Below are the new column names of the dataset.

colnames(dataset)

##  [1] "id"                                   
##  [2] "video_duration"                       
##  [3] "video_publish_time"                   
##  [4] "days_since_publish"                   
##  [5] "day"                                  
##  [6] "month"                                
##  [7] "year"                                 
##  [8] "day_of_week"                          
##  [9] "revenue_per_1000_views_usd"           
## [10] "monetized_playbacks_estimate"         
## [11] "playback_based_cpm_usd"               
## [12] "cpm_usd"                              
## [13] "ad_impressions"                       
## [14] "estimated_ad_sense_revenue_usd"       
## [15] "double_click_revenue_usd"             
## [16] "you_tube_ads_revenue_usd"             
## [17] "watch_page_ads_revenue_usd"           
## [18] "you_tube_premium_usd"                 
## [19] "transaction_revenue_usd"              
## [20] "transactions"                         
## [21] "revenue_from_transactions_usd"        
## [22] "reactions"                            
## [23] "chat_messages_count"                  
## [24] "reminders_set"                        
## [25] "stream_hours"                         
## [26] "remix_views"                          
## [27] "remix_count"                          
## [28] "subscribers_from_posts"               
## [29] "new_comments"                         
## [30] "shares"                               
## [31] "like_rate_percent"                    
## [32] "dislikes"                             
## [33] "likes"                                
## [34] "unsubscribes"                         
## [35] "new_subscribers"                      
## [36] "returned_items_usd"                   
## [37] "unconfirmed_commissions_usd"          
## [38] "approved_commissions_usd"             
## [39] "orders"                               
## [40] "total_sales_volume_usd"               
## [41] "end_screen_click_through_rate_percent"
## [42] "end_screen_impressions"               
## [43] "end_screen_clicks"                    
## [44] "teaser_click_through_rate_percent"    
## [45] "teaser_impressions"                   
## [46] "teaser_clicks"                        
## [47] "card_click_through_rate_percent"      
## [48] "card_impressions"                     
## [49] "card_clicks"                          
## [50] "views_per_playlist_start"             
## [51] "playlist_views"                       
## [52] "playlist_watch_time_hours"            
## [53] "clip_watch_time_hours"                
## [54] "clip_views"                           
## [55] "you_tube_premium_watch_time_hours"    
## [56] "you_tube_premium_views"               
## [57] "returning_viewers"                    
## [58] "new_viewers"                          
## [59] "average_views_per_user"               
## [60] "unique_viewers"                       
## [61] "watched_not_skipped_percent"          
## [62] "feed_impressions"                     
## [63] "average_view_percentage_percent"      
## [64] "average_view_duration"                
## [65] "views"                                
## [66] "watch_time_hours"                     
## [67] "subscribers"                          
## [68] "estimated_revenue_usd"                
## [69] "impressions"                          
## [70] "video_thumbnail_ctr_percent"

Next, we analyze the structure of our dataset to gain insight into its organization and identify the necessary steps for the data cleaning process.

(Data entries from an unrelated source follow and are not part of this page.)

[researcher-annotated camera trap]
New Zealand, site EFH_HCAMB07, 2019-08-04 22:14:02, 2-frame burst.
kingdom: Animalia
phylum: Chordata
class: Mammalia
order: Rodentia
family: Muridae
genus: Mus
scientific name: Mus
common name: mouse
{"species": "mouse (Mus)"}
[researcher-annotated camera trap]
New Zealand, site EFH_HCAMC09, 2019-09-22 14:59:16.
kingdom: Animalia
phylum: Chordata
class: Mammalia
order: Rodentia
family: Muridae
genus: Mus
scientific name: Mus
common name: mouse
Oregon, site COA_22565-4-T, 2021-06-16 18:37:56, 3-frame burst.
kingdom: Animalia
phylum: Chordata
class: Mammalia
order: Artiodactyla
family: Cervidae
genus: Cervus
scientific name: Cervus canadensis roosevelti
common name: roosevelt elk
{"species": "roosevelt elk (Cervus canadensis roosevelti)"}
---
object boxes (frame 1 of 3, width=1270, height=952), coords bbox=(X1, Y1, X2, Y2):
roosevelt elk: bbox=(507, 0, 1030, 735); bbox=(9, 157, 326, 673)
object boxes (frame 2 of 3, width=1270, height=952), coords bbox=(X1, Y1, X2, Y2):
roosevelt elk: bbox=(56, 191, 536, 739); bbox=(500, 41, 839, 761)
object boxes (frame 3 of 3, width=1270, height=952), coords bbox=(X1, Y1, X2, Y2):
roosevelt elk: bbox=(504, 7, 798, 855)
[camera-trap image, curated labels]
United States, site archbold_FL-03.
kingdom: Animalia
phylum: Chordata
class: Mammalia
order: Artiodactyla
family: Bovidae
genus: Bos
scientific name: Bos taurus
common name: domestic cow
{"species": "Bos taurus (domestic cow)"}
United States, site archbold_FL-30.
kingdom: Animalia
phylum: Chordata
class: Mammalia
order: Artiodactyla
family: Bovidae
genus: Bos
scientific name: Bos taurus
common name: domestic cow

This allows us to prepare the dataset effectively for answering the questions outlined earlier.

From the code below, we find out that our dataset consists of 364 rows and 70 columns.

dim(dataset)

## [1] 364  70

Remove irrelevant features

Identifier column as well as columns that contain only a single constant value do not contribute any predictive information to our analysis and shall be removed.

## Columns that contain only a single constant value:

##  [1] "transaction_revenue_usd"       "transactions"                 
##  [3] "revenue_from_transactions_usd" "reactions"                    
##  [5] "chat_messages_count"           "reminders_set"                
##  [7] "stream_hours"                  "remix_views"                  
##  [9] "remix_count"                   "subscribers_from_posts"       
## [11] "returned_items_usd"            "unconfirmed_commissions_usd"  
## [13] "approved_commissions_usd"      "orders"                       
## [15] "total_sales_volume_usd"        "returning_viewers"            
## [17] "new_viewers"                   "average_views_per_user"       
## [19] "unique_viewers"

As a result, a total of 20 columns are removed from the dataset.

cat("Dataset dimension before removing columns:", dim(dataset), "\n")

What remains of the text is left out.